Carter looked at his hands, which were now resting quietly on the armrests of his chair. They were not trembling, and he was not crying, nor were there any signs of his jag. The tears had dried on his face, and he knew where he was.

He softened his features and looked up mildly at the young man, whose eyes, Frolich now noticed, were light blue under his cap.

"Thank you, Lieutenant . . . Jaeger, isn't it?" The young man brightened
at
the recognition from a great man.

"Yes, Dr. Frolich, it is."

"Very good. We'll be landing in a moment, I take it?"

"Yes, sir. The retros are about to fire now. Just wanted to make sure you were comfortable, sir." Frolich smiled benignly, put out a hand to pat the young man's arm. He wondered how the young man's parents would feel to lose their child. "I'm just fine, son. Done this a thousand times. Is that a hint of Earth German accent I pick up in your voice?"

"Yes, sir." The lieutenant's smile widened. "Munich, sir. At least my parents grew up there. I was raised in Tripoli, myself."

The young man, still beaming, retreated from the passenger cabin; in a moment the door to the crew chamber, filled with brighter lights than the passenger area, closed.

After another few moments, Frolich felt the thump and then whining groan of the retro-rockets slowing the ship down for landing at Tellus Station.

Ignoring the protesting sway of the ship against gravity, Frolich unlocked his seat belt and stood, making his way to the window.

In the far distance, near the green-speckled horizon, the split tops of the belch tubes at Diana Chasma were just visible, before disappearing behind the rising yellow concrete towers of Tellus.

The ship gave a little lurch to one side, then the other as it settled toward its bay.

Unsteadily, Carter Frolich made his way back to his chair and restrapped himself in for landing.

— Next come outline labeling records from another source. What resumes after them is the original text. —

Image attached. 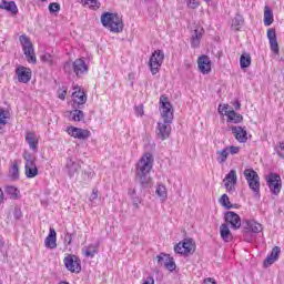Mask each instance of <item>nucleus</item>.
Returning a JSON list of instances; mask_svg holds the SVG:
<instances>
[{
	"label": "nucleus",
	"mask_w": 284,
	"mask_h": 284,
	"mask_svg": "<svg viewBox=\"0 0 284 284\" xmlns=\"http://www.w3.org/2000/svg\"><path fill=\"white\" fill-rule=\"evenodd\" d=\"M41 1H45V0H41Z\"/></svg>",
	"instance_id": "61"
},
{
	"label": "nucleus",
	"mask_w": 284,
	"mask_h": 284,
	"mask_svg": "<svg viewBox=\"0 0 284 284\" xmlns=\"http://www.w3.org/2000/svg\"><path fill=\"white\" fill-rule=\"evenodd\" d=\"M135 114H136V116H143L144 111H143V105L142 104L135 106Z\"/></svg>",
	"instance_id": "52"
},
{
	"label": "nucleus",
	"mask_w": 284,
	"mask_h": 284,
	"mask_svg": "<svg viewBox=\"0 0 284 284\" xmlns=\"http://www.w3.org/2000/svg\"><path fill=\"white\" fill-rule=\"evenodd\" d=\"M97 199H99V190L93 189L89 201L92 203V205H94V201H97Z\"/></svg>",
	"instance_id": "50"
},
{
	"label": "nucleus",
	"mask_w": 284,
	"mask_h": 284,
	"mask_svg": "<svg viewBox=\"0 0 284 284\" xmlns=\"http://www.w3.org/2000/svg\"><path fill=\"white\" fill-rule=\"evenodd\" d=\"M8 124V112L0 111V130L3 129L4 125Z\"/></svg>",
	"instance_id": "42"
},
{
	"label": "nucleus",
	"mask_w": 284,
	"mask_h": 284,
	"mask_svg": "<svg viewBox=\"0 0 284 284\" xmlns=\"http://www.w3.org/2000/svg\"><path fill=\"white\" fill-rule=\"evenodd\" d=\"M16 75L18 77L19 83H30V79H32V70H30V68L19 65L16 69Z\"/></svg>",
	"instance_id": "15"
},
{
	"label": "nucleus",
	"mask_w": 284,
	"mask_h": 284,
	"mask_svg": "<svg viewBox=\"0 0 284 284\" xmlns=\"http://www.w3.org/2000/svg\"><path fill=\"white\" fill-rule=\"evenodd\" d=\"M247 230L254 232V234H258L263 232V225L254 220L246 222Z\"/></svg>",
	"instance_id": "33"
},
{
	"label": "nucleus",
	"mask_w": 284,
	"mask_h": 284,
	"mask_svg": "<svg viewBox=\"0 0 284 284\" xmlns=\"http://www.w3.org/2000/svg\"><path fill=\"white\" fill-rule=\"evenodd\" d=\"M67 170H68L69 176H74V174H79V170H81V161L69 160L67 162Z\"/></svg>",
	"instance_id": "27"
},
{
	"label": "nucleus",
	"mask_w": 284,
	"mask_h": 284,
	"mask_svg": "<svg viewBox=\"0 0 284 284\" xmlns=\"http://www.w3.org/2000/svg\"><path fill=\"white\" fill-rule=\"evenodd\" d=\"M275 152L280 155L281 159H284V142H280L275 145Z\"/></svg>",
	"instance_id": "46"
},
{
	"label": "nucleus",
	"mask_w": 284,
	"mask_h": 284,
	"mask_svg": "<svg viewBox=\"0 0 284 284\" xmlns=\"http://www.w3.org/2000/svg\"><path fill=\"white\" fill-rule=\"evenodd\" d=\"M0 10H6L11 14H18L19 12V8H17V3H14V1H6V0H2L0 2Z\"/></svg>",
	"instance_id": "26"
},
{
	"label": "nucleus",
	"mask_w": 284,
	"mask_h": 284,
	"mask_svg": "<svg viewBox=\"0 0 284 284\" xmlns=\"http://www.w3.org/2000/svg\"><path fill=\"white\" fill-rule=\"evenodd\" d=\"M40 59L43 63H48V65H52V63H54V54L52 53H44Z\"/></svg>",
	"instance_id": "40"
},
{
	"label": "nucleus",
	"mask_w": 284,
	"mask_h": 284,
	"mask_svg": "<svg viewBox=\"0 0 284 284\" xmlns=\"http://www.w3.org/2000/svg\"><path fill=\"white\" fill-rule=\"evenodd\" d=\"M164 267L165 270H169V272H174V270H176V263H174V258L170 257Z\"/></svg>",
	"instance_id": "43"
},
{
	"label": "nucleus",
	"mask_w": 284,
	"mask_h": 284,
	"mask_svg": "<svg viewBox=\"0 0 284 284\" xmlns=\"http://www.w3.org/2000/svg\"><path fill=\"white\" fill-rule=\"evenodd\" d=\"M237 181L239 176L236 175V170H231L224 179V186L229 194H234V192H236Z\"/></svg>",
	"instance_id": "11"
},
{
	"label": "nucleus",
	"mask_w": 284,
	"mask_h": 284,
	"mask_svg": "<svg viewBox=\"0 0 284 284\" xmlns=\"http://www.w3.org/2000/svg\"><path fill=\"white\" fill-rule=\"evenodd\" d=\"M232 133L239 143H247V131L241 126H233Z\"/></svg>",
	"instance_id": "24"
},
{
	"label": "nucleus",
	"mask_w": 284,
	"mask_h": 284,
	"mask_svg": "<svg viewBox=\"0 0 284 284\" xmlns=\"http://www.w3.org/2000/svg\"><path fill=\"white\" fill-rule=\"evenodd\" d=\"M274 23V12L268 6L264 8V26H272Z\"/></svg>",
	"instance_id": "32"
},
{
	"label": "nucleus",
	"mask_w": 284,
	"mask_h": 284,
	"mask_svg": "<svg viewBox=\"0 0 284 284\" xmlns=\"http://www.w3.org/2000/svg\"><path fill=\"white\" fill-rule=\"evenodd\" d=\"M4 192L10 196V199H13L14 201L21 199V191H19L17 186H6Z\"/></svg>",
	"instance_id": "31"
},
{
	"label": "nucleus",
	"mask_w": 284,
	"mask_h": 284,
	"mask_svg": "<svg viewBox=\"0 0 284 284\" xmlns=\"http://www.w3.org/2000/svg\"><path fill=\"white\" fill-rule=\"evenodd\" d=\"M220 236L222 241H224V243H230L234 239V236H232V232L230 231V226H227V224H222L220 226Z\"/></svg>",
	"instance_id": "29"
},
{
	"label": "nucleus",
	"mask_w": 284,
	"mask_h": 284,
	"mask_svg": "<svg viewBox=\"0 0 284 284\" xmlns=\"http://www.w3.org/2000/svg\"><path fill=\"white\" fill-rule=\"evenodd\" d=\"M225 221L230 223L231 227L233 230H240L241 229V216L236 214L235 212L229 211L225 214Z\"/></svg>",
	"instance_id": "17"
},
{
	"label": "nucleus",
	"mask_w": 284,
	"mask_h": 284,
	"mask_svg": "<svg viewBox=\"0 0 284 284\" xmlns=\"http://www.w3.org/2000/svg\"><path fill=\"white\" fill-rule=\"evenodd\" d=\"M247 183L254 196H257V199H261V178H255L254 180H250Z\"/></svg>",
	"instance_id": "28"
},
{
	"label": "nucleus",
	"mask_w": 284,
	"mask_h": 284,
	"mask_svg": "<svg viewBox=\"0 0 284 284\" xmlns=\"http://www.w3.org/2000/svg\"><path fill=\"white\" fill-rule=\"evenodd\" d=\"M227 156H230V153L226 149V146L222 150L216 151V161L220 163V165H223L227 161Z\"/></svg>",
	"instance_id": "34"
},
{
	"label": "nucleus",
	"mask_w": 284,
	"mask_h": 284,
	"mask_svg": "<svg viewBox=\"0 0 284 284\" xmlns=\"http://www.w3.org/2000/svg\"><path fill=\"white\" fill-rule=\"evenodd\" d=\"M68 95V88L62 87L61 89L58 90V99L61 101H65V97Z\"/></svg>",
	"instance_id": "45"
},
{
	"label": "nucleus",
	"mask_w": 284,
	"mask_h": 284,
	"mask_svg": "<svg viewBox=\"0 0 284 284\" xmlns=\"http://www.w3.org/2000/svg\"><path fill=\"white\" fill-rule=\"evenodd\" d=\"M83 6H89L91 10H99L101 8V2L99 0H81Z\"/></svg>",
	"instance_id": "38"
},
{
	"label": "nucleus",
	"mask_w": 284,
	"mask_h": 284,
	"mask_svg": "<svg viewBox=\"0 0 284 284\" xmlns=\"http://www.w3.org/2000/svg\"><path fill=\"white\" fill-rule=\"evenodd\" d=\"M205 1V3H210L212 0H204Z\"/></svg>",
	"instance_id": "59"
},
{
	"label": "nucleus",
	"mask_w": 284,
	"mask_h": 284,
	"mask_svg": "<svg viewBox=\"0 0 284 284\" xmlns=\"http://www.w3.org/2000/svg\"><path fill=\"white\" fill-rule=\"evenodd\" d=\"M64 266L69 272L79 274L81 272V260L77 255H68L63 260Z\"/></svg>",
	"instance_id": "12"
},
{
	"label": "nucleus",
	"mask_w": 284,
	"mask_h": 284,
	"mask_svg": "<svg viewBox=\"0 0 284 284\" xmlns=\"http://www.w3.org/2000/svg\"><path fill=\"white\" fill-rule=\"evenodd\" d=\"M155 134L161 141L170 139V134H172V122H169L168 120H160L158 122Z\"/></svg>",
	"instance_id": "8"
},
{
	"label": "nucleus",
	"mask_w": 284,
	"mask_h": 284,
	"mask_svg": "<svg viewBox=\"0 0 284 284\" xmlns=\"http://www.w3.org/2000/svg\"><path fill=\"white\" fill-rule=\"evenodd\" d=\"M156 258L158 264L165 267V264L170 261V255L161 253L160 255L156 256Z\"/></svg>",
	"instance_id": "41"
},
{
	"label": "nucleus",
	"mask_w": 284,
	"mask_h": 284,
	"mask_svg": "<svg viewBox=\"0 0 284 284\" xmlns=\"http://www.w3.org/2000/svg\"><path fill=\"white\" fill-rule=\"evenodd\" d=\"M244 179L248 182V181H254V179H261V176H258V173H256L254 169H245Z\"/></svg>",
	"instance_id": "37"
},
{
	"label": "nucleus",
	"mask_w": 284,
	"mask_h": 284,
	"mask_svg": "<svg viewBox=\"0 0 284 284\" xmlns=\"http://www.w3.org/2000/svg\"><path fill=\"white\" fill-rule=\"evenodd\" d=\"M3 203V190L0 189V204Z\"/></svg>",
	"instance_id": "57"
},
{
	"label": "nucleus",
	"mask_w": 284,
	"mask_h": 284,
	"mask_svg": "<svg viewBox=\"0 0 284 284\" xmlns=\"http://www.w3.org/2000/svg\"><path fill=\"white\" fill-rule=\"evenodd\" d=\"M73 72L77 74V77H81L88 72V64H85L83 59H77L73 62Z\"/></svg>",
	"instance_id": "21"
},
{
	"label": "nucleus",
	"mask_w": 284,
	"mask_h": 284,
	"mask_svg": "<svg viewBox=\"0 0 284 284\" xmlns=\"http://www.w3.org/2000/svg\"><path fill=\"white\" fill-rule=\"evenodd\" d=\"M233 108H234L235 110H241V102H240L239 100H235V101L233 102Z\"/></svg>",
	"instance_id": "55"
},
{
	"label": "nucleus",
	"mask_w": 284,
	"mask_h": 284,
	"mask_svg": "<svg viewBox=\"0 0 284 284\" xmlns=\"http://www.w3.org/2000/svg\"><path fill=\"white\" fill-rule=\"evenodd\" d=\"M266 37L268 39L272 52H274V54H278V40L276 39V30L272 28L268 29Z\"/></svg>",
	"instance_id": "19"
},
{
	"label": "nucleus",
	"mask_w": 284,
	"mask_h": 284,
	"mask_svg": "<svg viewBox=\"0 0 284 284\" xmlns=\"http://www.w3.org/2000/svg\"><path fill=\"white\" fill-rule=\"evenodd\" d=\"M187 8H191L192 10H196L201 3L196 0H185Z\"/></svg>",
	"instance_id": "48"
},
{
	"label": "nucleus",
	"mask_w": 284,
	"mask_h": 284,
	"mask_svg": "<svg viewBox=\"0 0 284 284\" xmlns=\"http://www.w3.org/2000/svg\"><path fill=\"white\" fill-rule=\"evenodd\" d=\"M20 43L22 45L23 54L28 63H37V54L34 53V45L26 34L20 36Z\"/></svg>",
	"instance_id": "6"
},
{
	"label": "nucleus",
	"mask_w": 284,
	"mask_h": 284,
	"mask_svg": "<svg viewBox=\"0 0 284 284\" xmlns=\"http://www.w3.org/2000/svg\"><path fill=\"white\" fill-rule=\"evenodd\" d=\"M220 203L226 210H232V207H233L232 202H230V196H227V194H223L220 197Z\"/></svg>",
	"instance_id": "39"
},
{
	"label": "nucleus",
	"mask_w": 284,
	"mask_h": 284,
	"mask_svg": "<svg viewBox=\"0 0 284 284\" xmlns=\"http://www.w3.org/2000/svg\"><path fill=\"white\" fill-rule=\"evenodd\" d=\"M226 150L229 154H232V155L239 154V152H241V148L235 145L226 146Z\"/></svg>",
	"instance_id": "49"
},
{
	"label": "nucleus",
	"mask_w": 284,
	"mask_h": 284,
	"mask_svg": "<svg viewBox=\"0 0 284 284\" xmlns=\"http://www.w3.org/2000/svg\"><path fill=\"white\" fill-rule=\"evenodd\" d=\"M10 173L12 175V179H19V165L17 163L12 164Z\"/></svg>",
	"instance_id": "47"
},
{
	"label": "nucleus",
	"mask_w": 284,
	"mask_h": 284,
	"mask_svg": "<svg viewBox=\"0 0 284 284\" xmlns=\"http://www.w3.org/2000/svg\"><path fill=\"white\" fill-rule=\"evenodd\" d=\"M239 26H243V17L236 16L232 21V28L239 30Z\"/></svg>",
	"instance_id": "44"
},
{
	"label": "nucleus",
	"mask_w": 284,
	"mask_h": 284,
	"mask_svg": "<svg viewBox=\"0 0 284 284\" xmlns=\"http://www.w3.org/2000/svg\"><path fill=\"white\" fill-rule=\"evenodd\" d=\"M165 61V52L163 50H155L149 60V68L152 74H159L161 71V65Z\"/></svg>",
	"instance_id": "5"
},
{
	"label": "nucleus",
	"mask_w": 284,
	"mask_h": 284,
	"mask_svg": "<svg viewBox=\"0 0 284 284\" xmlns=\"http://www.w3.org/2000/svg\"><path fill=\"white\" fill-rule=\"evenodd\" d=\"M154 168V155L152 153H144L135 164V176L143 187H148L152 183L150 173Z\"/></svg>",
	"instance_id": "1"
},
{
	"label": "nucleus",
	"mask_w": 284,
	"mask_h": 284,
	"mask_svg": "<svg viewBox=\"0 0 284 284\" xmlns=\"http://www.w3.org/2000/svg\"><path fill=\"white\" fill-rule=\"evenodd\" d=\"M59 10H61V4H59L57 2H52L49 4L50 12H59Z\"/></svg>",
	"instance_id": "51"
},
{
	"label": "nucleus",
	"mask_w": 284,
	"mask_h": 284,
	"mask_svg": "<svg viewBox=\"0 0 284 284\" xmlns=\"http://www.w3.org/2000/svg\"><path fill=\"white\" fill-rule=\"evenodd\" d=\"M4 243H3V240L0 239V247H3Z\"/></svg>",
	"instance_id": "58"
},
{
	"label": "nucleus",
	"mask_w": 284,
	"mask_h": 284,
	"mask_svg": "<svg viewBox=\"0 0 284 284\" xmlns=\"http://www.w3.org/2000/svg\"><path fill=\"white\" fill-rule=\"evenodd\" d=\"M24 163V174L27 179H34V176L39 175V169L37 168V156L32 155V153L26 151L23 153Z\"/></svg>",
	"instance_id": "3"
},
{
	"label": "nucleus",
	"mask_w": 284,
	"mask_h": 284,
	"mask_svg": "<svg viewBox=\"0 0 284 284\" xmlns=\"http://www.w3.org/2000/svg\"><path fill=\"white\" fill-rule=\"evenodd\" d=\"M266 183L272 192V194L278 195L281 194V187H283V184L281 182V175L271 173L266 176Z\"/></svg>",
	"instance_id": "10"
},
{
	"label": "nucleus",
	"mask_w": 284,
	"mask_h": 284,
	"mask_svg": "<svg viewBox=\"0 0 284 284\" xmlns=\"http://www.w3.org/2000/svg\"><path fill=\"white\" fill-rule=\"evenodd\" d=\"M100 21L106 30L110 32H114L119 34V32H123V19L119 16V13H102Z\"/></svg>",
	"instance_id": "2"
},
{
	"label": "nucleus",
	"mask_w": 284,
	"mask_h": 284,
	"mask_svg": "<svg viewBox=\"0 0 284 284\" xmlns=\"http://www.w3.org/2000/svg\"><path fill=\"white\" fill-rule=\"evenodd\" d=\"M64 241L68 243V245L72 244V234L67 233L64 236Z\"/></svg>",
	"instance_id": "53"
},
{
	"label": "nucleus",
	"mask_w": 284,
	"mask_h": 284,
	"mask_svg": "<svg viewBox=\"0 0 284 284\" xmlns=\"http://www.w3.org/2000/svg\"><path fill=\"white\" fill-rule=\"evenodd\" d=\"M240 65L242 69L250 68L252 65V57L248 53H243L240 58Z\"/></svg>",
	"instance_id": "36"
},
{
	"label": "nucleus",
	"mask_w": 284,
	"mask_h": 284,
	"mask_svg": "<svg viewBox=\"0 0 284 284\" xmlns=\"http://www.w3.org/2000/svg\"><path fill=\"white\" fill-rule=\"evenodd\" d=\"M197 68L202 74L212 72V60L207 55H200L197 59Z\"/></svg>",
	"instance_id": "16"
},
{
	"label": "nucleus",
	"mask_w": 284,
	"mask_h": 284,
	"mask_svg": "<svg viewBox=\"0 0 284 284\" xmlns=\"http://www.w3.org/2000/svg\"><path fill=\"white\" fill-rule=\"evenodd\" d=\"M278 254H281V247H273L271 254H268L264 260V267H270V265H274V263L278 261Z\"/></svg>",
	"instance_id": "23"
},
{
	"label": "nucleus",
	"mask_w": 284,
	"mask_h": 284,
	"mask_svg": "<svg viewBox=\"0 0 284 284\" xmlns=\"http://www.w3.org/2000/svg\"><path fill=\"white\" fill-rule=\"evenodd\" d=\"M139 203H141L138 199L133 200V206L135 207V210H139Z\"/></svg>",
	"instance_id": "56"
},
{
	"label": "nucleus",
	"mask_w": 284,
	"mask_h": 284,
	"mask_svg": "<svg viewBox=\"0 0 284 284\" xmlns=\"http://www.w3.org/2000/svg\"><path fill=\"white\" fill-rule=\"evenodd\" d=\"M67 133L69 136H72L73 139H80L82 141H85V139H90L91 132L85 129H80L77 126H69L67 128Z\"/></svg>",
	"instance_id": "14"
},
{
	"label": "nucleus",
	"mask_w": 284,
	"mask_h": 284,
	"mask_svg": "<svg viewBox=\"0 0 284 284\" xmlns=\"http://www.w3.org/2000/svg\"><path fill=\"white\" fill-rule=\"evenodd\" d=\"M203 34H205V30L203 29V27H199L194 30L191 38V48H199L201 45Z\"/></svg>",
	"instance_id": "20"
},
{
	"label": "nucleus",
	"mask_w": 284,
	"mask_h": 284,
	"mask_svg": "<svg viewBox=\"0 0 284 284\" xmlns=\"http://www.w3.org/2000/svg\"><path fill=\"white\" fill-rule=\"evenodd\" d=\"M175 254H181L182 256H187L194 252V242L192 239H184L182 242L174 246Z\"/></svg>",
	"instance_id": "9"
},
{
	"label": "nucleus",
	"mask_w": 284,
	"mask_h": 284,
	"mask_svg": "<svg viewBox=\"0 0 284 284\" xmlns=\"http://www.w3.org/2000/svg\"><path fill=\"white\" fill-rule=\"evenodd\" d=\"M83 119H85V114L83 113V111L79 110V108H73V110L70 111V121L79 123L80 121H83Z\"/></svg>",
	"instance_id": "30"
},
{
	"label": "nucleus",
	"mask_w": 284,
	"mask_h": 284,
	"mask_svg": "<svg viewBox=\"0 0 284 284\" xmlns=\"http://www.w3.org/2000/svg\"><path fill=\"white\" fill-rule=\"evenodd\" d=\"M0 284H2V283H1V280H0Z\"/></svg>",
	"instance_id": "60"
},
{
	"label": "nucleus",
	"mask_w": 284,
	"mask_h": 284,
	"mask_svg": "<svg viewBox=\"0 0 284 284\" xmlns=\"http://www.w3.org/2000/svg\"><path fill=\"white\" fill-rule=\"evenodd\" d=\"M217 112L224 114L230 123H241L243 121V115L234 110H230V104H220Z\"/></svg>",
	"instance_id": "7"
},
{
	"label": "nucleus",
	"mask_w": 284,
	"mask_h": 284,
	"mask_svg": "<svg viewBox=\"0 0 284 284\" xmlns=\"http://www.w3.org/2000/svg\"><path fill=\"white\" fill-rule=\"evenodd\" d=\"M159 110L162 121H174V108L172 106V103L170 102V99L168 97H160Z\"/></svg>",
	"instance_id": "4"
},
{
	"label": "nucleus",
	"mask_w": 284,
	"mask_h": 284,
	"mask_svg": "<svg viewBox=\"0 0 284 284\" xmlns=\"http://www.w3.org/2000/svg\"><path fill=\"white\" fill-rule=\"evenodd\" d=\"M71 97L73 99L72 108H79V105H85V103L88 102V95H85V92L81 90L79 85L73 87V92Z\"/></svg>",
	"instance_id": "13"
},
{
	"label": "nucleus",
	"mask_w": 284,
	"mask_h": 284,
	"mask_svg": "<svg viewBox=\"0 0 284 284\" xmlns=\"http://www.w3.org/2000/svg\"><path fill=\"white\" fill-rule=\"evenodd\" d=\"M44 245L49 250H54L57 247V231L54 227L49 229V235L44 240Z\"/></svg>",
	"instance_id": "22"
},
{
	"label": "nucleus",
	"mask_w": 284,
	"mask_h": 284,
	"mask_svg": "<svg viewBox=\"0 0 284 284\" xmlns=\"http://www.w3.org/2000/svg\"><path fill=\"white\" fill-rule=\"evenodd\" d=\"M82 254L87 256V258H94L97 254H99V243L89 244L82 248Z\"/></svg>",
	"instance_id": "25"
},
{
	"label": "nucleus",
	"mask_w": 284,
	"mask_h": 284,
	"mask_svg": "<svg viewBox=\"0 0 284 284\" xmlns=\"http://www.w3.org/2000/svg\"><path fill=\"white\" fill-rule=\"evenodd\" d=\"M24 139L32 152H39V138L37 133L27 132Z\"/></svg>",
	"instance_id": "18"
},
{
	"label": "nucleus",
	"mask_w": 284,
	"mask_h": 284,
	"mask_svg": "<svg viewBox=\"0 0 284 284\" xmlns=\"http://www.w3.org/2000/svg\"><path fill=\"white\" fill-rule=\"evenodd\" d=\"M155 194L160 197V200L163 203H165V201H168V187H165V185L159 184L155 190Z\"/></svg>",
	"instance_id": "35"
},
{
	"label": "nucleus",
	"mask_w": 284,
	"mask_h": 284,
	"mask_svg": "<svg viewBox=\"0 0 284 284\" xmlns=\"http://www.w3.org/2000/svg\"><path fill=\"white\" fill-rule=\"evenodd\" d=\"M142 284H154V277L152 276H149L146 277Z\"/></svg>",
	"instance_id": "54"
}]
</instances>
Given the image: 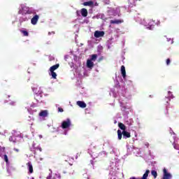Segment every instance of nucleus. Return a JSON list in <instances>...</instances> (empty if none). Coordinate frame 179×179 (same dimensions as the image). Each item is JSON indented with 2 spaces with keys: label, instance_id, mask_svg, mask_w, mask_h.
Instances as JSON below:
<instances>
[{
  "label": "nucleus",
  "instance_id": "f257e3e1",
  "mask_svg": "<svg viewBox=\"0 0 179 179\" xmlns=\"http://www.w3.org/2000/svg\"><path fill=\"white\" fill-rule=\"evenodd\" d=\"M122 135H123V138H124V139H127V138L131 137V133L127 131L126 130L121 131V130L118 129L117 130V137H118L119 141H121V139H122Z\"/></svg>",
  "mask_w": 179,
  "mask_h": 179
},
{
  "label": "nucleus",
  "instance_id": "f03ea898",
  "mask_svg": "<svg viewBox=\"0 0 179 179\" xmlns=\"http://www.w3.org/2000/svg\"><path fill=\"white\" fill-rule=\"evenodd\" d=\"M71 127V120L70 119H66V121H63L62 123V128L63 129H66V128H69Z\"/></svg>",
  "mask_w": 179,
  "mask_h": 179
},
{
  "label": "nucleus",
  "instance_id": "7ed1b4c3",
  "mask_svg": "<svg viewBox=\"0 0 179 179\" xmlns=\"http://www.w3.org/2000/svg\"><path fill=\"white\" fill-rule=\"evenodd\" d=\"M104 34V31H95L94 36L96 38H99L100 37H103Z\"/></svg>",
  "mask_w": 179,
  "mask_h": 179
},
{
  "label": "nucleus",
  "instance_id": "20e7f679",
  "mask_svg": "<svg viewBox=\"0 0 179 179\" xmlns=\"http://www.w3.org/2000/svg\"><path fill=\"white\" fill-rule=\"evenodd\" d=\"M163 173L164 176L162 179H171L172 176L167 172V169H166V168L163 169Z\"/></svg>",
  "mask_w": 179,
  "mask_h": 179
},
{
  "label": "nucleus",
  "instance_id": "39448f33",
  "mask_svg": "<svg viewBox=\"0 0 179 179\" xmlns=\"http://www.w3.org/2000/svg\"><path fill=\"white\" fill-rule=\"evenodd\" d=\"M38 19H40V17L38 16V15H34L31 20V24H34V25L37 24V22H38Z\"/></svg>",
  "mask_w": 179,
  "mask_h": 179
},
{
  "label": "nucleus",
  "instance_id": "423d86ee",
  "mask_svg": "<svg viewBox=\"0 0 179 179\" xmlns=\"http://www.w3.org/2000/svg\"><path fill=\"white\" fill-rule=\"evenodd\" d=\"M121 73L123 78L125 79V78H127V71H125V66H121Z\"/></svg>",
  "mask_w": 179,
  "mask_h": 179
},
{
  "label": "nucleus",
  "instance_id": "0eeeda50",
  "mask_svg": "<svg viewBox=\"0 0 179 179\" xmlns=\"http://www.w3.org/2000/svg\"><path fill=\"white\" fill-rule=\"evenodd\" d=\"M80 13H81V15H82L83 17H87V15H88L87 9H86V8H82V9L80 10Z\"/></svg>",
  "mask_w": 179,
  "mask_h": 179
},
{
  "label": "nucleus",
  "instance_id": "6e6552de",
  "mask_svg": "<svg viewBox=\"0 0 179 179\" xmlns=\"http://www.w3.org/2000/svg\"><path fill=\"white\" fill-rule=\"evenodd\" d=\"M59 68V64H55L50 68V72H55Z\"/></svg>",
  "mask_w": 179,
  "mask_h": 179
},
{
  "label": "nucleus",
  "instance_id": "1a4fd4ad",
  "mask_svg": "<svg viewBox=\"0 0 179 179\" xmlns=\"http://www.w3.org/2000/svg\"><path fill=\"white\" fill-rule=\"evenodd\" d=\"M169 108H169V106H166V113H165V114L167 115H173V114H174V113H176V112H174V111H173V108H171V110L170 109H169ZM170 110V111H169Z\"/></svg>",
  "mask_w": 179,
  "mask_h": 179
},
{
  "label": "nucleus",
  "instance_id": "9d476101",
  "mask_svg": "<svg viewBox=\"0 0 179 179\" xmlns=\"http://www.w3.org/2000/svg\"><path fill=\"white\" fill-rule=\"evenodd\" d=\"M93 66H94V63H93V62H92V60L87 59V67L92 69V68H93Z\"/></svg>",
  "mask_w": 179,
  "mask_h": 179
},
{
  "label": "nucleus",
  "instance_id": "9b49d317",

His hands began to tremble again, and he felt the push of tears into his eyes; but he remembered that man he had seen in his shaving mirror before smashing it, the man he didn't recognize—the man who had so calmly talked to Lieutenant ... what'shis-name from ... where? just a few moments ago.

By the time the intershuttle had come to rest, his hands were steady again and his smile back in place, and he remembered the lieutenant's name again.

Chapter 15
 

O
n his wedding day, Jamal Clan finally, reluctantly, sought his mother's help.

"She will not listen to me! And she says she would rather die than marry me!"